Poétique de l’entrevu
La poésie ou plutôt le poème ne doit rien au rêve. À la rêverie, peut-être, et alors à la divagation, si vous voulez. En vérité, je ne crois pas qu’elle se fasse ailleurs que sur les lèvres, dans la voix, au hasard de sa venue qui, chez moi, se produit presque toujours en marchant et à l’aperçu, à l’entrevu de quelque chose. […] Il y a un autre monde, vous savez : il est ici et ne demande qu’à apparaître. Qu’on appelle cela « surréalité » ou « plus de conscience », c’est toujours de l’immanence cachée, mais clignotante, scintillante, qui fait signe et qui se dévoile quand elle veut et… quand vous pouvez. […] Le poème, chez moi, est presque toujours le produit, l’accompagnement et comme la traduction simultanée d’une espèce d’apparition. Presque toujours aussi, ce phénomène est bref, et je ne vois pas pourquoi le poème devrait se prolonger au risque de le diluer, de l’épuiser. Il doit laisser une vibration dans l’air. Il doit blesser aussi, ouvrir la terre mais comme une épine, pas comme un tracteur1.

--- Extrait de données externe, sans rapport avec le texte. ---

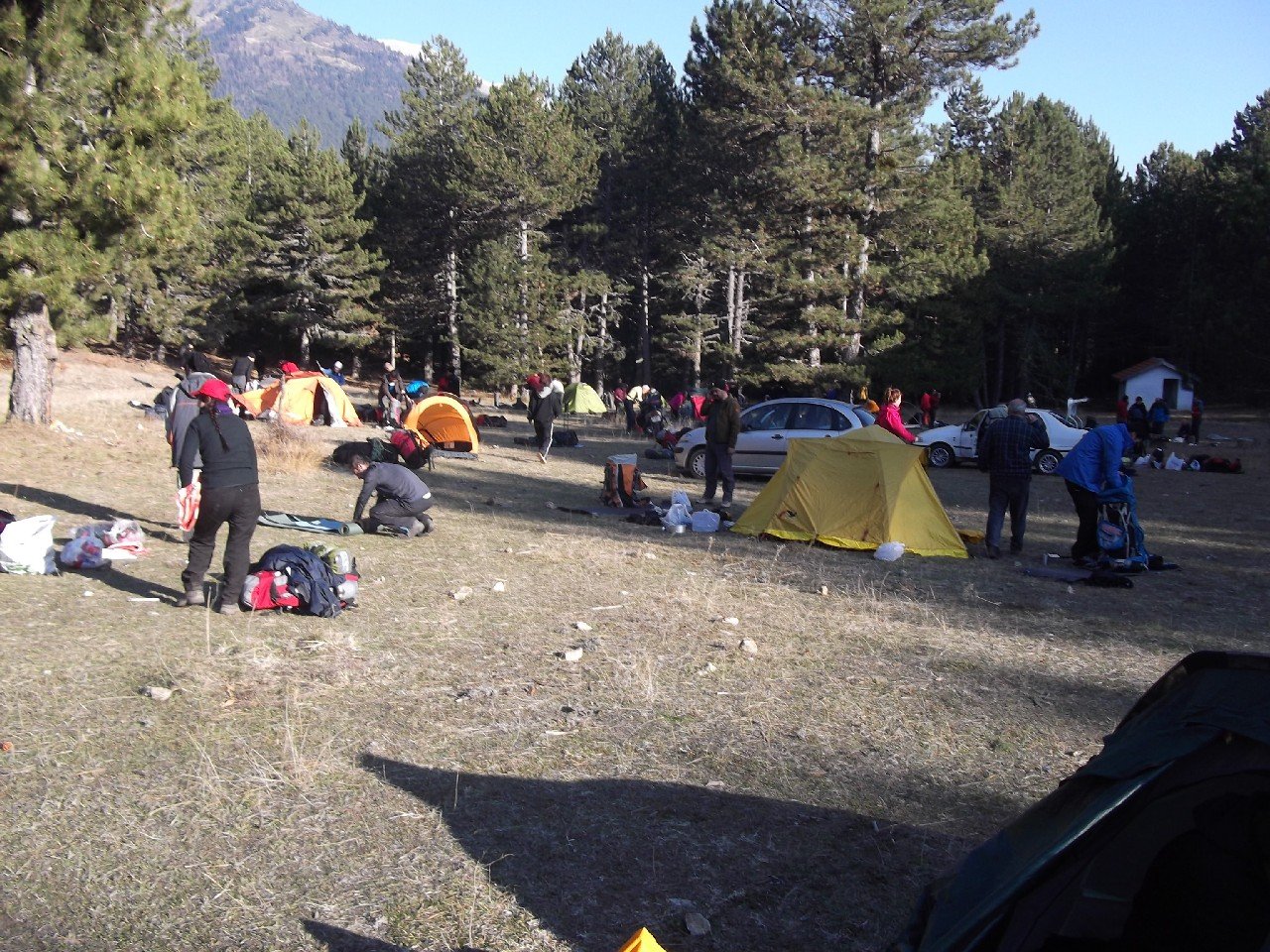 Budak - LOÃƒÂƒÃ‚ÂƒÃƒÂ‚Ã‚Â‡ 2011 00214.jpg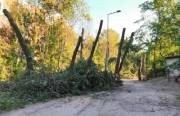 Проєкт будівництва тепломережі на Теремках отримав схвалення
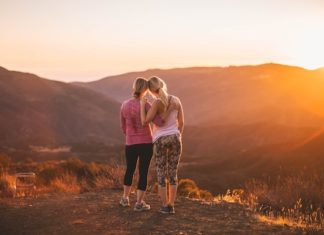 30 New Year’s Resolutions That Could Really Change Your Life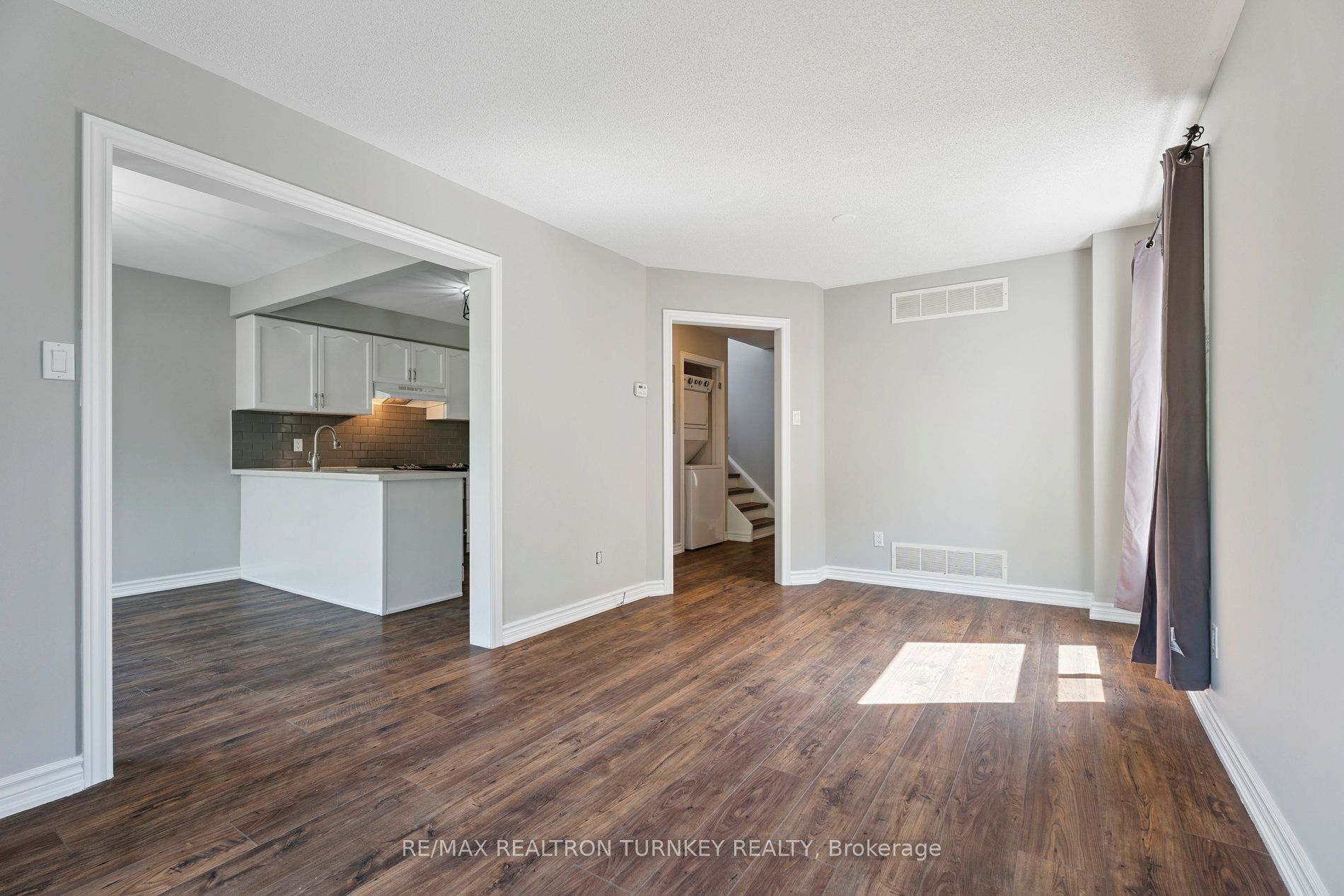 62 Arthur Avenue Upper Property Photo 10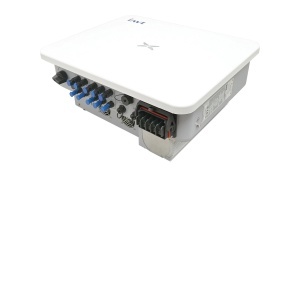 Invertor iMARS ON-GRID 25KW XG25KTR INVT, trifazic, prosumator, INVT, BK77695 - Img 3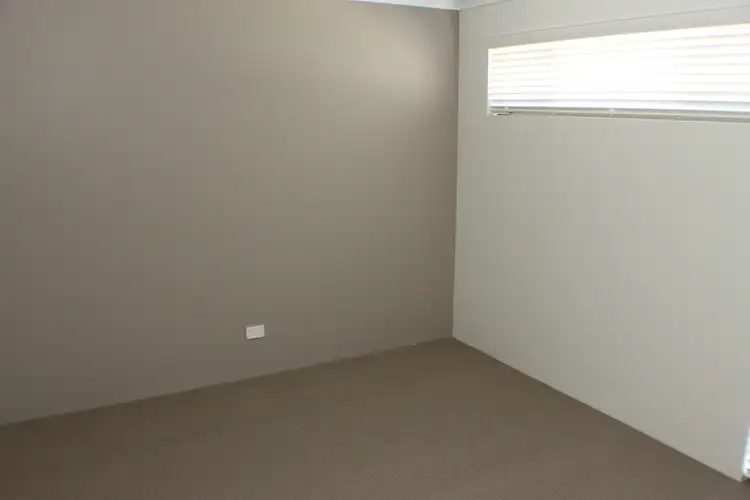 Fourth view of Homely semi-detached listing, 1/72 Susan Road, Madeley WA 6065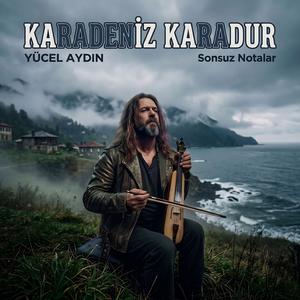 Karadeniz Karadır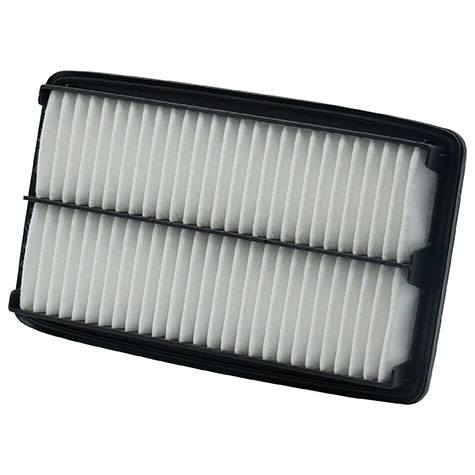 Service Champ Air Filter product photo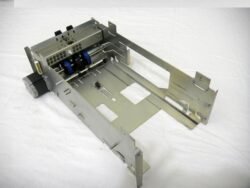 Diebold PICKER,AFD,AGGRESSIVE PN: 49-211432-000A, 49211432000A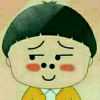 L-sir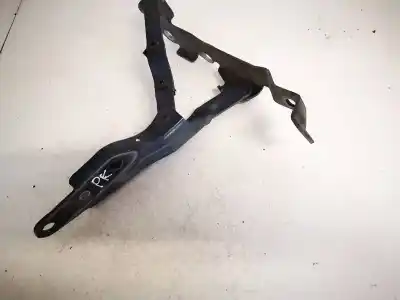 Автозапчасти б/у петля капота за subaru legacy berl. b13 (bl) 2.5 se ссылки oem iam   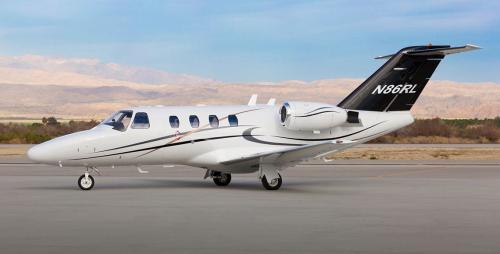 cessna_citation_cj_1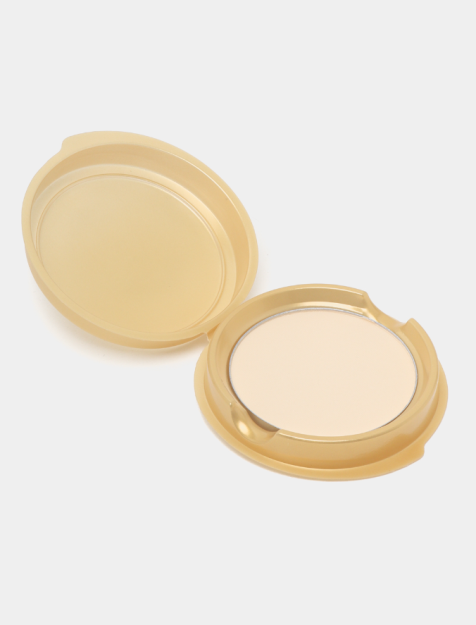 TINCHEW COLLAGEN TWO-WAY CAKE SPF50+/PA++++ 13 WHITE BEIGE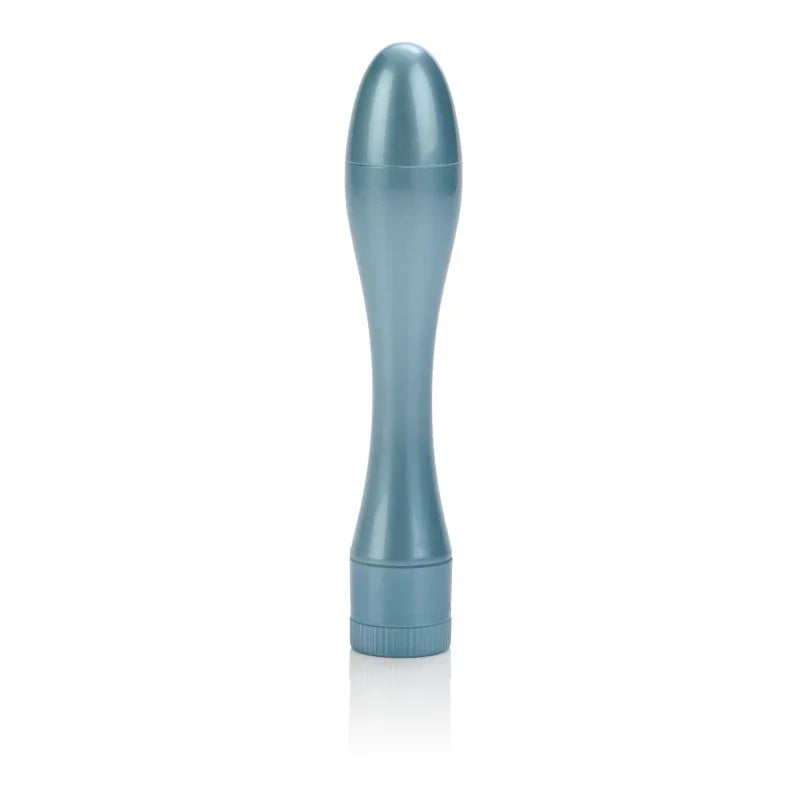 Water Missile Tear Drop Probe - Blue - MyPleasure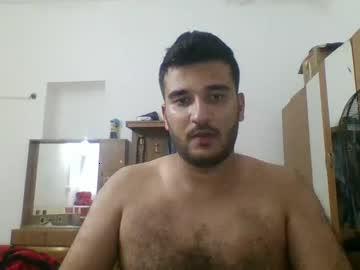 slavej4u chaturbate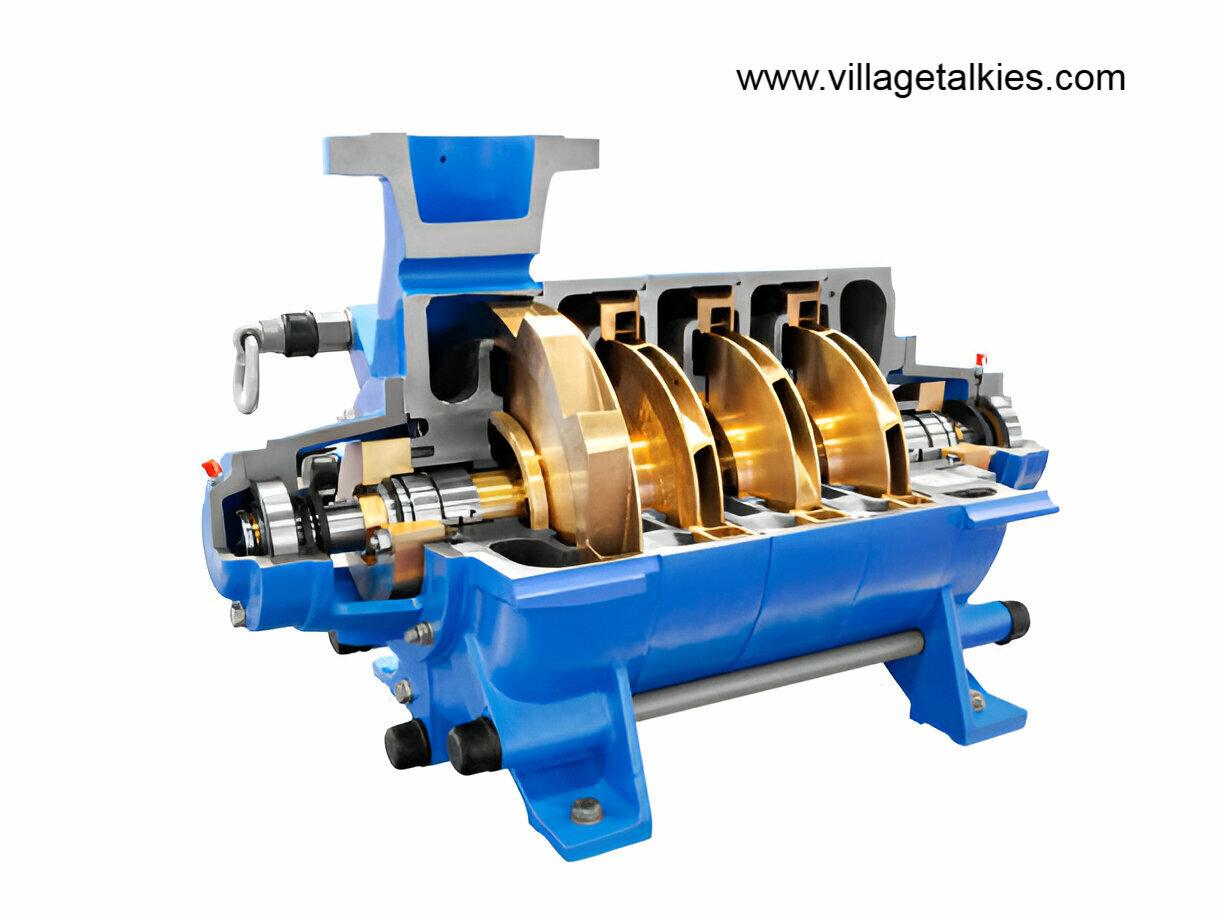 Best 5 Product Video Makers in Albuquerque, USA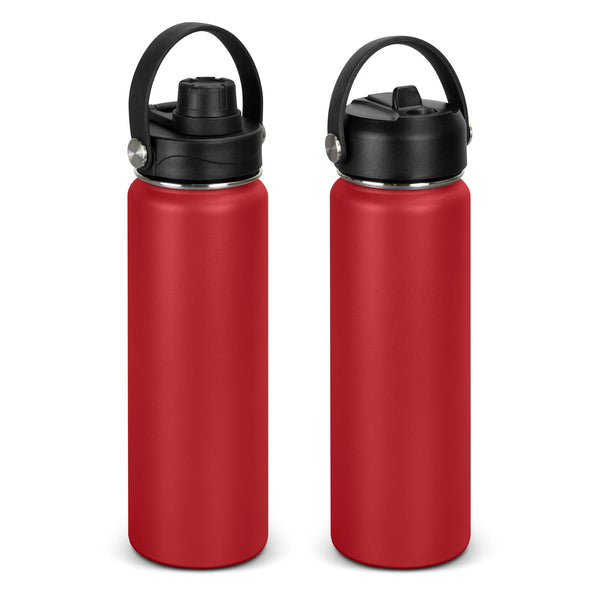 Kinmont Vacuum Bottle [3-126945]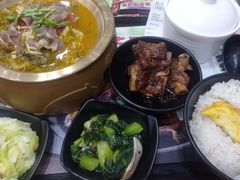 -老娘舅(苏州双湖广场店)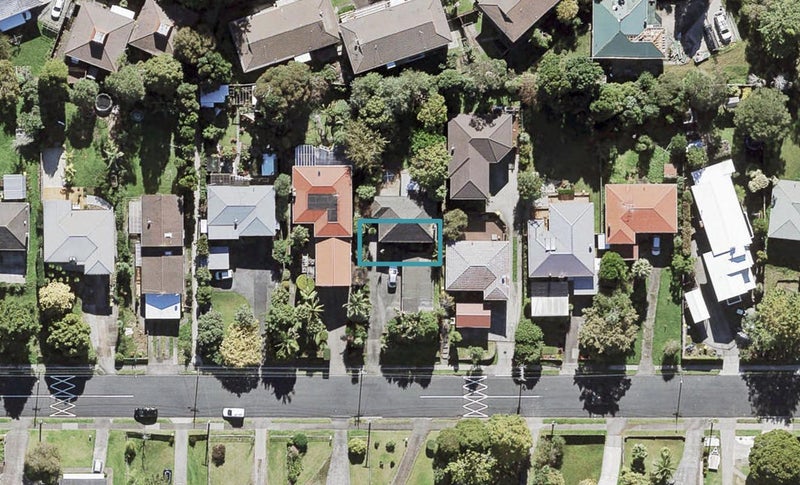 26C Sheridan Drive, New Lynn, Auckland - Carousel 1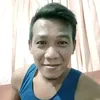 pem4inl4ma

Ce qui vaut pour la poésie de Pierre Peuchmaurd vaut aussi bien pour les fragments réunis dans l’Immaculée Déception, recueil qui fait suite à À l’usage de Delphine. Aphorismes, choses vues, bestiaire, jeux de mots à la Leiris, raccourcis fulgurants saisis au vol dans un calembour, étonnements et courroux, sottisier et fragments d’art poétique… Ce sont flèches qui vibrent en effet, où l’ironie fait jeu égal avec le sens du merveilleux — tandis que passent comme en songe de troublantes jeunes filles. Considérant les mots et le monde d’un autre œil, Peuchmaurd sait l’art de dépayser le langage en retournant comme des gants les vérités premières et les expressions toutes faites, pour mieux tirer le tapis sous les pieds du sens commun. De bien jolies fleurs (sans rhétorique), aux épines exquises.
Pierre PEUCHMAURD, l’Immaculée Déception. Atelier de l’agneau, 2002, 78 p.
1 Extraits d’un entretien avec Pierre Peuchmaurd paru dans Le Matricule des anges.
Extrait
Victimes du tabagisme, ne restez plus passives : fumez.
Les fées sont têtues.
J’ai vu une boîte aux lettres sur une caravane.
Corpus Christine.
L’aîné des mes soucis.
Pâtir des châteaux en Espagne.
Dresser une lapalissade.
Sanglot : l’eau du sang.
Ce n’est pas à ses jours que l’on met fin, c’est à sa nuit.
Le commandement de Mallarmé : « Surtout, ne va pas, frère, acheter du pain » ne s’adresse qu’aux poètes qui ont une bonne.
Le tamanoir est une huître géante avec des poils.
Je ne connais rien de plus déprimant qu’un homme sans mélancolie.
Des ossements d’épaules.
Danger : public.
La lettre était cassée, le haut du f effacé. J’ai donc cru que Valéry avait écrit :
« J’ai pensé à des choses chéries, tondantes. »
Nous vîmes des choses, les oubliâmes. C’est le passé simple.
D’après mon ordinateur, l’adverbe plénièrement n’existe pas, ce qui n’est l’avis ni de Saint-Simon ni d’André Breton. Il propose de le remplacer par planétairement, montrant bien, comme il est naturel, que pour les manipulateurs des technologies nouvelles l’idée de souveraineté se réduit à celle du contrôle de l’espace – mental, de préférence.
La fille en bleu dans l’arbre, si vous croyez que c’est la Vierge, faites-la descendre, ce sera Marie.
Cinquante-six kilos. Mon amour pèse le poids d’un cœur d’éléphant.
« Chacun sa vie, chacun son forfait », énonce tranquillement une publicité pour les transports en commun.
Seul convive, seul qu’on meurt.
Moi, je parlerais plutôt du plein gré de mon insu.